George Halford
- Full name: Jonathan George Halford
- Born: 27 April 1886 Gloucester, England
- Died: 30 May 1960 (aged 74) Stroud, England

Rugby union career
- Position: Second-row

International career
- Years: Team / Apps / (Points)
- 1920: England / 2 / (0)

= George Halford (rugby union) =

England international rugby union player

Jonathan George Halford (27 April 1886 – 30 May 1960) was an English international rugby union player.

Born in Gloucester, Halford was the son of a blacksmith's assistant, widely known by the nickname "Biddy".

Halford, a second-row forward, made his debut for Gloucester in 1907-08, following a period of army service. He was captain for the 1913-14 season, then during the war served as a private with the 1st Battalion of the Gloucestershire Regiment, arriving in 1914 at Le Havre. During fighting in France in early 1915, Halford was erroneously reported as having been killed, but had instead suffered shrapnel injuries and recovered in an English hospital.
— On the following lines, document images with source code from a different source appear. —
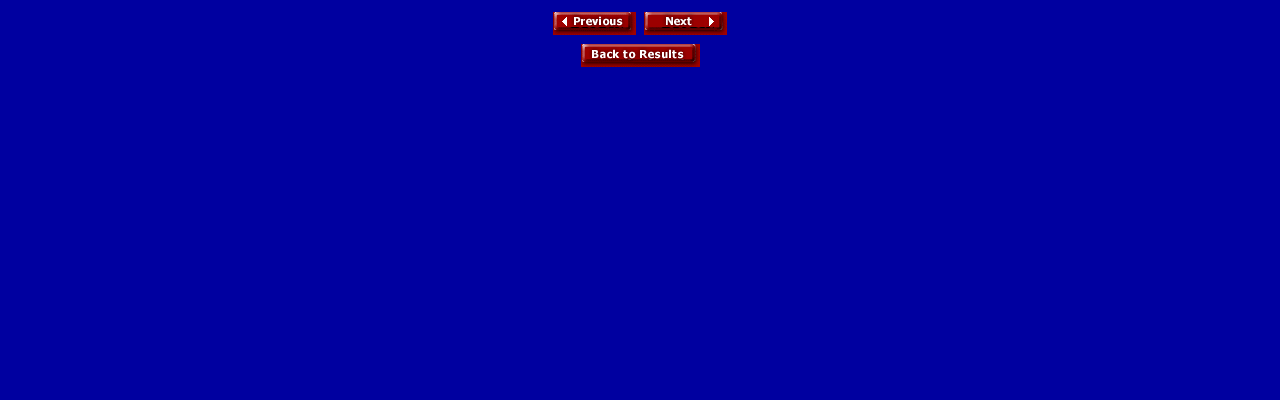

--- FILE ---
content_type: text/html
request_url: http://users.uoa.gr/~cthanos/Papers/Abstracts/aromatic1993.files/30.files/82.htm
body_size: 1592
content:
<!DOCTYPE HTML PUBLIC "-//W3C//DTD HTML 4.0 Transitional//EN">
<!-- saved from url=(0139)http://www.cabsubsets.org/cabsbin/bw_frames_action/193.63.84.11/59712/3c4ed9000501b00c/82?IDB=0&EXP=1&OBJ=1&NUM=10&END=10&SET=1&DIS=2&FMT=0 --><HTML><HEAD>
<META http-equiv=Content-Type content="text/html; charset=windows-1253">
<META content="MSHTML 6.00.2600.0" name=GENERATOR></HEAD>
<BODY bgColor=#0000a0>
<TABLE cellSpacing=2 cellPadding=2 width="100%" align=center border=0>
  <TBODY>
  <TR>
    <TD align=middle><FONT face=arial,helvetica size=2><A 
      onmouseover="window.status='Expand previous article'; return true" 
      href="http://www.cabsubsets.org/cabsbin/bw_frames_action/193.63.84.11/59712/3c4ed9000501b00c/33?IDB=0&amp;SET=1&amp;NUM=10" 
      target=right><IMG alt="[Expand previous article]" src="82.files/b33.gif" 
      border=0></A>&nbsp;&nbsp;<A 
      onmouseover="window.status='Expand Next article'; return true" 
      href="http://www.cabsubsets.org/cabsbin/bw_frames_action/193.63.84.11/59712/3c4ed9000501b00c/31?IDB=0&amp;SET=1&amp;NUM=10" 
      target=right><IMG alt="[Expand Next article]" src="82.files/b31.gif" 
      border=0></A></FONT></TD></TR>
  <TR>
    <TD align=middle><FONT face=arial,helvetica size=2><A 
      onmouseover="window.status='Go back to Summary Display'; return true" 
      href="http://www.cabsubsets.org/cabsbin/bw_frames_action/193.63.84.11/59712/3c4ed9000501b00c/99?IDB=0&amp;SET=1&amp;NUM=2" 
      target=right><IMG alt="[Summary Display]" src="82.files/b99.gif" 
      border=0></A></FONT></TD></TR></TBODY></TABLE></BODY></HTML>
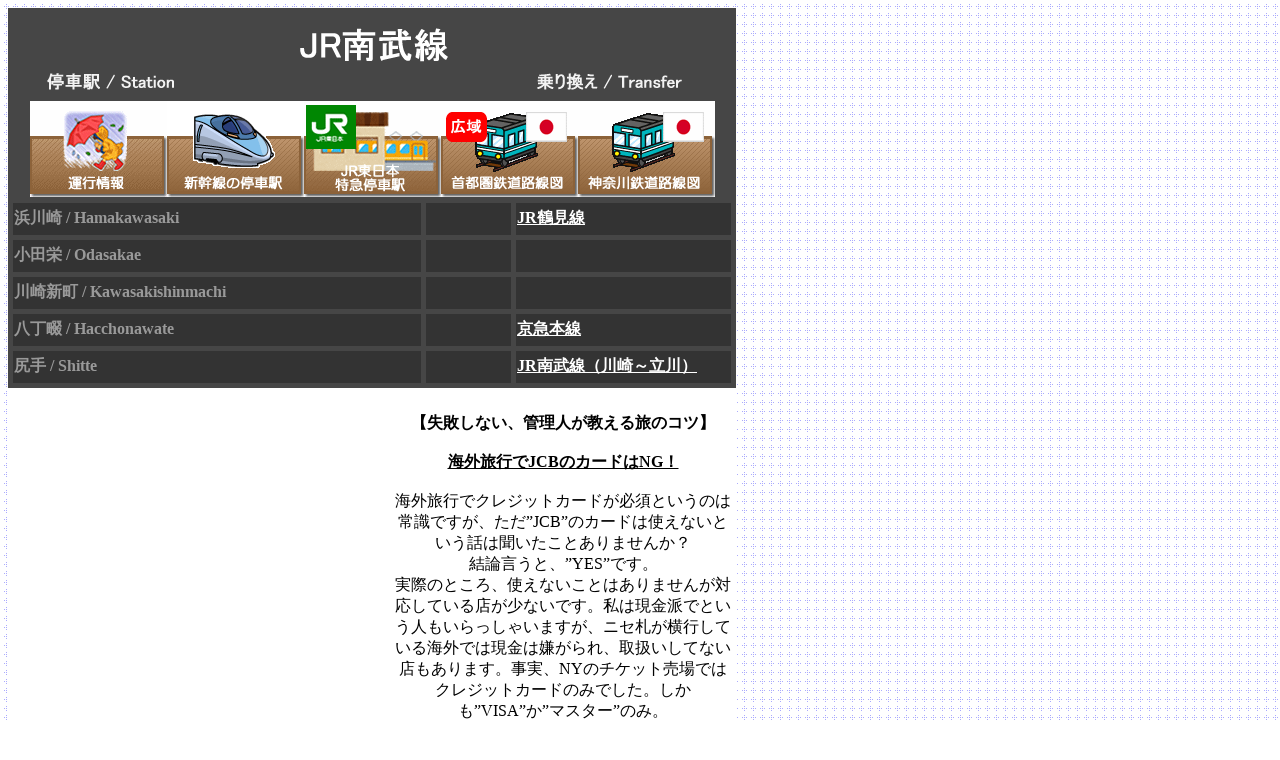

--- FILE ---
content_type: text/html
request_url: http://www.ryoko.info/rosen/line/jreast/nanbu2.html
body_size: 7515
content:
<!DOCTYPE HTML PUBLIC "-//W3C//DTD HTML 4.01 Transitional//EN">
<HTML>
<HEAD>
<script async src="https://pagead2.googlesyndication.com/pagead/js/adsbygoogle.js?client=ca-pub-5315961773588971"
     crossorigin="anonymous"></script>
<!-- Google tag (gtag.js) -->
<script async src="https://www.googletagmanager.com/gtag/js?id=G-MJGCGHWDPL"></script>
<script>
  window.dataLayer = window.dataLayer || [];
  function gtag(){dataLayer.push(arguments);}
  gtag('js', new Date());

  gtag('config', 'G-MJGCGHWDPL');
</script>
<meta name="GENERATOR" content="JustSystems Homepage Builder Version 22.0.5.0 for Windows">
<meta http-equiv="Content-Type" content="text/html; charset=UTF-8">
<meta name="viewport" content="width=device-width">
<link rel="canonical" href="https://www.ryoko.info/rosen/line/jreast/nanbu2.html" />
<meta name="keywords" content="路線図,JR南武線">
<meta name="description" content="JR南武線の路線図。他社乗換も一緒に掲載しているので便利！">
<meta http-equiv="Content-Style-Type" content="text/css">
<TITLE>JR南武線</TITLE>
<LINK rel="stylesheet" href="../../../css/mouse.css" type="text/css">
</HEAD>
<BODY background="../../../img/haikei01.gif" link="#ffffff" vlink="#ffffff">
<TABLE bgcolor="#464646" cellpadding="1" cellspacing="5" width="728">
  <TBODY>
    <TR>
      <TD colspan="3" align="center"><img src="../img/title/jreast/nanbu.gif" width="710" height="80" border="0" alt="JR南武線"></TD>
    </TR>
    <TR>
      <td align="center" colspan="3"><a href="https://traininfo.jreast.co.jp/train_info/kanto.aspx" target="_blank"><img src="../../../img/large/unkojoho/unkojoho.gif" width="137" height="96" border="0" alt="運行情報"></a><a href="../../shinkansen/stop-station.html"><img src="../../../img/large/shinkansen/stop-station.gif" width="137" height="96" border="0" alt="新幹線の停車駅"></a><a href="../../tokkyu/jreast.html"><img src="../../../img/large/tokkyu/jreast.gif" width="137" height="96" border="0" alt="JR東日本の特急停車駅"></a><a href="../../train/data/shutoken.html"><img src="../../../img/large/tetsudo/shutoken.gif" width="137" height="96" border="0" alt="首都圏鉄道路線図"></a><a href="../../train/data/kanagawa.html"><img src="../../../img/large/tetsudo/kanagawa.gif" width="137" height="96" border="0" alt="神奈川県鉄道路線図"></a></td>
    </TR>
    <TR>
      <td bgcolor="#333333" align="left" width="440" height="32"><b><font color="#999999">浜川崎 / Hamakawasaki</font></b></td>
      <TD bgcolor="#333333" align="center" width="90"></TD>
      <td bgcolor="#333333" align="left" width="230"><b><font color="#999999"><a href="tsurumi.html">JR鶴見線</a></font></b></td>
    </TR>
    <TR>
      <td bgcolor="#333333" align="left" height="32"><b><font color="#999999">小田栄 / Odasakae</font></b></td>
      <TD bgcolor="#333333" align="center"></TD>
      <TD bgcolor="#333333" align="left"></TD>
    </TR>
    <TR>
      <td bgcolor="#333333" align="left" height="32"><b><font color="#999999">川崎新町 / Kawasakishinmachi</font></b></td>
      <TD bgcolor="#333333" align="center"></TD>
      <TD bgcolor="#333333" align="left"></TD>
    </TR>
    <TR>
      <td bgcolor="#333333" align="left" height="32"><b><font color="#999999">八丁畷 / Hacchonawate</font></b></td>
      <TD bgcolor="#333333" align="center"></TD>
      <TD bgcolor="#333333" align="left"><b><font color="#999999"><a href="../keikyu/honsen.html">京急本線</a></font></b></TD>
    </TR>
    <TR>
      <td bgcolor="#333333" align="left" height="32"><b><font color="#999999">尻手 / Shitte</font></b></td>
      <TD bgcolor="#333333" align="center"></TD>
      <TD bgcolor="#333333" align="left"><b><font color="#999999"><a href="nanbu.html">JR南武線（川崎～立川）</a></font></b></TD>
    </TR>
  </TBODY>
</TABLE>
<table width="728" bgcolor="#FFFFFF">
  <tbody>
    <tr>
      <td width="125"></td>
      <td width="239"></td>
      <td width="10"></td>
      <td width="125"></td>
      <td width="239"></td>
    </tr>
    <tr>
      <td colspan="2" align="center">
<script async src="https://pagead2.googlesyndication.com/pagead/js/adsbygoogle.js"></script>
<!-- 2020-336-280 -->
<ins class="adsbygoogle"
     style="display:block"
     data-ad-client="ca-pub-5315961773588971"
     data-ad-slot="4490468953"
     data-ad-format="auto"></ins>
<script>
     (adsbygoogle = window.adsbygoogle || []).push({});
</script>
</td>
      <td></td>
      <td colspan="2" align="center"><br>
      <b>【失敗しない、管理人が教える旅のコツ】</b><br>
<br>
      <b><u>海外旅行でJCBのカードはNG！</u></b><br>
      <br>
      海外旅行でクレジットカードが必須というのは常識ですが、ただ”JCB”のカードは使えないという話は聞いたことありませんか？<br>
      結論言うと、”YES”です。<br>
      実際のところ、使えないことはありませんが対応している店が少ないです。私は現金派でという人もいらっしゃいますが、ニセ札が横行している海外では現金は嫌がられ、取扱いしてない店もあります。事実、NYのチケット売場ではクレジットカードのみでした。しかも”VISA”か”マスター”のみ。<br>
      ホテルでもデポジットを要求されることがほとんどで、しかも”JCB”は使えないホテルも多くあります。<br>
      ”VISA”か”マスター”のクレジットカードも持っていないければ、必ず作成するようにしましょう。発効までにはそれなりの日数が必要なので、いずれ海外旅行に行くようであれば今のうちに作っておきましょう！<br>
      <a href="https://ck.jp.ap.valuecommerce.com/servlet/referral?sid=2162822&pid=887449938" rel="nofollow" target="_blank"><img src="https://ad.jp.ap.valuecommerce.com/servlet/gifbanner?sid=2162822&pid=887449938" height="1" width="1" border="0">&gt;&gt; [TOKYU CARD]オンライン入会</a><br>
      <br>
      </td>
    </tr>
    <tr>
      <td></td>
      <td></td>
      <td></td>
      <td></td>
      <td></td>
    </tr>
  </tbody>
</table>
<TABLE width="728" bgcolor="#FFFFFF">
  <TBODY>
    <TR>
      <TD>
      <HR>
      </TD>
    </TR>
    <TR>
      <TD align="center"><a href="../../../index.html" target="_top"><img src="../../../img/large/home.gif" width="137" height="96" border="0" alt="HOME"></a><a href="../../train/data/rosen.html"><img src="../../../img/large/tetsudo/rosen.gif" width="137" height="96" border="0" alt="全国鉄道路線図"></a><a href="../../../temp/minikoku.html" target="_top"><img src="../../../img/large/kankoguide/kokunai.gif" width="137" height="96" border="0" alt="Mini旅行ガイド国内"></a><a href="../../../Temperature/japan/japan.html"><img src="../../../img/large/weather/japan/japan.gif" width="137" height="96" border="0" alt="日本の気温と降水量"></a><a href="../../../frontpage/rg_kankomap.html"><img src="../../../img/large/kankomap/kankomap.gif" width="137" height="96" border="0" alt="観光マップ"></a><br>
      <a href="../../../zekkei/zekkei.html"><img src="../../../img/large/zekkei.gif" width="137" height="96" border="0" alt="絶景が見たい！"></a><a href="../../../shop/shopping.html"><img src="../../../img/large/shop/shopping01.gif" width="137" height="96" border="0" alt="ショッピングモール"></a></TD>
    </TR>
  </TBODY>
</TABLE>
</BODY>
</HTML>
After the war, Halford resumed as Gloucester captain and in his first season back won an England call up, gaining caps against Wales and France during the 1920 Five Nations. He finished his career with 34 county appearances for Gloucestershire, which included four County Championship titles, and remained with Gloucester until 1923.

Halford's great-grandson, Alex Seville, was an England under-20 representative player.